Quatre années plus tôt, épisode connu, François 1er avait occupé avec les "Francs-Turcs" toute la zone côtière du Comté.

Bertrand est cousin de la famille Cays et notamment de Gaspard, lequel prendra parti pour le Roi de France.

Le 25 septembre 1543, les bâtiments Turcs abordent aux côtes de la Mer d'Eze sous l'éclairage du dit Gaspard Cays qui connaît bien Eze.

L'infortuné Cays ne pouvait penser que ses alliés d'un jour le laisseraient au matin et le voilà, à l'aube du 28 septembre, entre les mains des prêtres Don Geoffroi Asso et D' Ilonse, sous l'autorité de Bertrand Figuiera, ès-qualité de Syndic.

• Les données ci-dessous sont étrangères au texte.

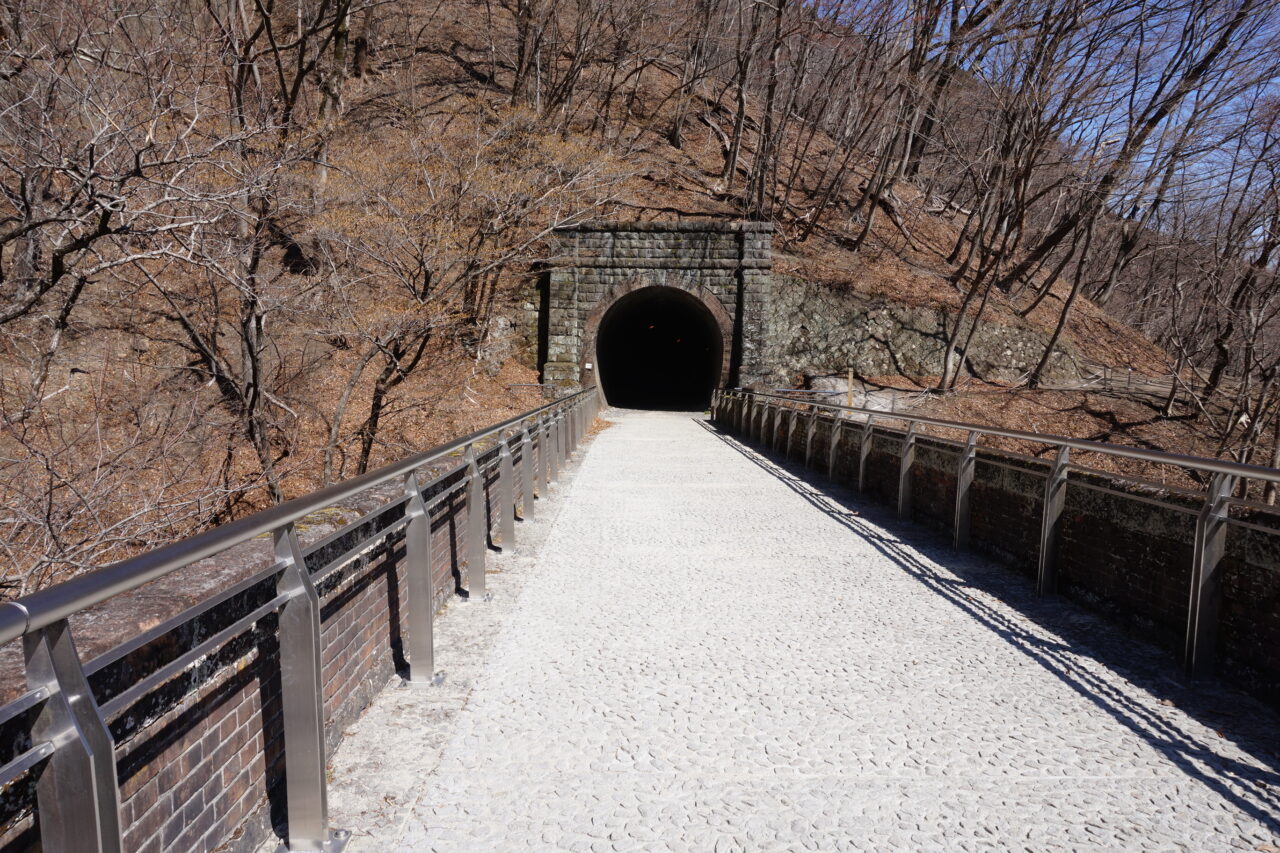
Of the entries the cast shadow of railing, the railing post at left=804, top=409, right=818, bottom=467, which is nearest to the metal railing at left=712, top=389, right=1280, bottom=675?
the cast shadow of railing

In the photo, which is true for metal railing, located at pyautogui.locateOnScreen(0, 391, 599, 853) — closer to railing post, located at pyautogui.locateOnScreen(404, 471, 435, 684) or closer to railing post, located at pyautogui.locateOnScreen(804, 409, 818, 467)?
railing post, located at pyautogui.locateOnScreen(404, 471, 435, 684)

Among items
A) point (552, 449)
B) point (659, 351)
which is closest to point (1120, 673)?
point (552, 449)

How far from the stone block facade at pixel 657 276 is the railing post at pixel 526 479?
1918 centimetres

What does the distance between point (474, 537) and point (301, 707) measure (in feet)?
8.53

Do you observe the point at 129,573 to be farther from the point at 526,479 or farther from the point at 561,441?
the point at 561,441

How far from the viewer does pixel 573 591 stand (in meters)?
5.36

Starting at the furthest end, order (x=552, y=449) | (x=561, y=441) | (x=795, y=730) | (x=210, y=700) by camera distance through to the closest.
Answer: (x=561, y=441), (x=552, y=449), (x=795, y=730), (x=210, y=700)

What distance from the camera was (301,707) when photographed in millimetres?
2459

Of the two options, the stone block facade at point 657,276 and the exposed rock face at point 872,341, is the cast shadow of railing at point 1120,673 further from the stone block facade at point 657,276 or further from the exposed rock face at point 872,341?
the exposed rock face at point 872,341

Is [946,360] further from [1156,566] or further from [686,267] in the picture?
[1156,566]

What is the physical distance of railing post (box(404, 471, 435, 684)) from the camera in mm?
3725

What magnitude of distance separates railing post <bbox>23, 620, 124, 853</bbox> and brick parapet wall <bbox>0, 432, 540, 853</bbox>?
14 centimetres

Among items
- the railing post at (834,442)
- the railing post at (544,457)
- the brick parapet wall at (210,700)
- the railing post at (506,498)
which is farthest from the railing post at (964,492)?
the brick parapet wall at (210,700)

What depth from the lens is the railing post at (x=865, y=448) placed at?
32.1 ft
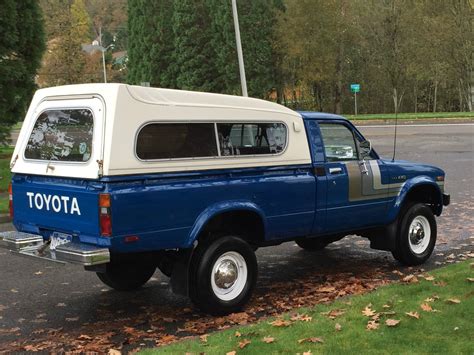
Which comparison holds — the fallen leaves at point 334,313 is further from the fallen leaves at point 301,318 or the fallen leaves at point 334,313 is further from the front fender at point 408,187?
the front fender at point 408,187

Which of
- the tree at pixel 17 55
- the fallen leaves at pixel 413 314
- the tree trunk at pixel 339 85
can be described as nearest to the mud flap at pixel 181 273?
the fallen leaves at pixel 413 314

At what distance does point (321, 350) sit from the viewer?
446 cm

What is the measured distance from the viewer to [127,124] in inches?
206

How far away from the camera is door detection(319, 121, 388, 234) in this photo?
6.74 metres

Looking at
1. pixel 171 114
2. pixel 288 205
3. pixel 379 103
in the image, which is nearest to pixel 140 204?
pixel 171 114

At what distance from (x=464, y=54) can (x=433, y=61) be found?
2373 millimetres

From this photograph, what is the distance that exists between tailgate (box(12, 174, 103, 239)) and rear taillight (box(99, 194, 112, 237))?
0.14 ft

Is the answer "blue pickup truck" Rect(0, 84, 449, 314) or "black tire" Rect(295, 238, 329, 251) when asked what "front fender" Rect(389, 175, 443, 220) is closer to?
"blue pickup truck" Rect(0, 84, 449, 314)

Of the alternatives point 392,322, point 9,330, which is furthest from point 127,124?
point 392,322

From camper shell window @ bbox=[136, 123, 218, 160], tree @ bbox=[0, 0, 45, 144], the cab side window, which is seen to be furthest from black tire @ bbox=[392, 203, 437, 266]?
tree @ bbox=[0, 0, 45, 144]

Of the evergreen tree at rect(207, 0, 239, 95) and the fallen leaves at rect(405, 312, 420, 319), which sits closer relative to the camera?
the fallen leaves at rect(405, 312, 420, 319)

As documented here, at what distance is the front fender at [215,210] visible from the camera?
5.54 m

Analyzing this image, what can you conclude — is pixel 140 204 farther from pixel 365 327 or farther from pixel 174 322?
pixel 365 327

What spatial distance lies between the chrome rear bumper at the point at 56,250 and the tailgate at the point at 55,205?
106 mm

Cays est jugé à Nice, cette ville ayant un for de juridiction et est mis à mort, décollé puis coupé en pièces remises en des tonneaux lesquels seront exposés dans les villages avoisinants, dont Eze, Bertrand ayant pris soin d'y faire figurer un avertissement sur la fin qui attend qui s'attaque aux Figuiera.

Dureté du temps mais la survie était à ce prix.

Bertrand Fighiera mourra en 1555, ayant pris soin d'occuper la chambre la plus modeste de sa maison, sans doute pour expier cet acte de "justice".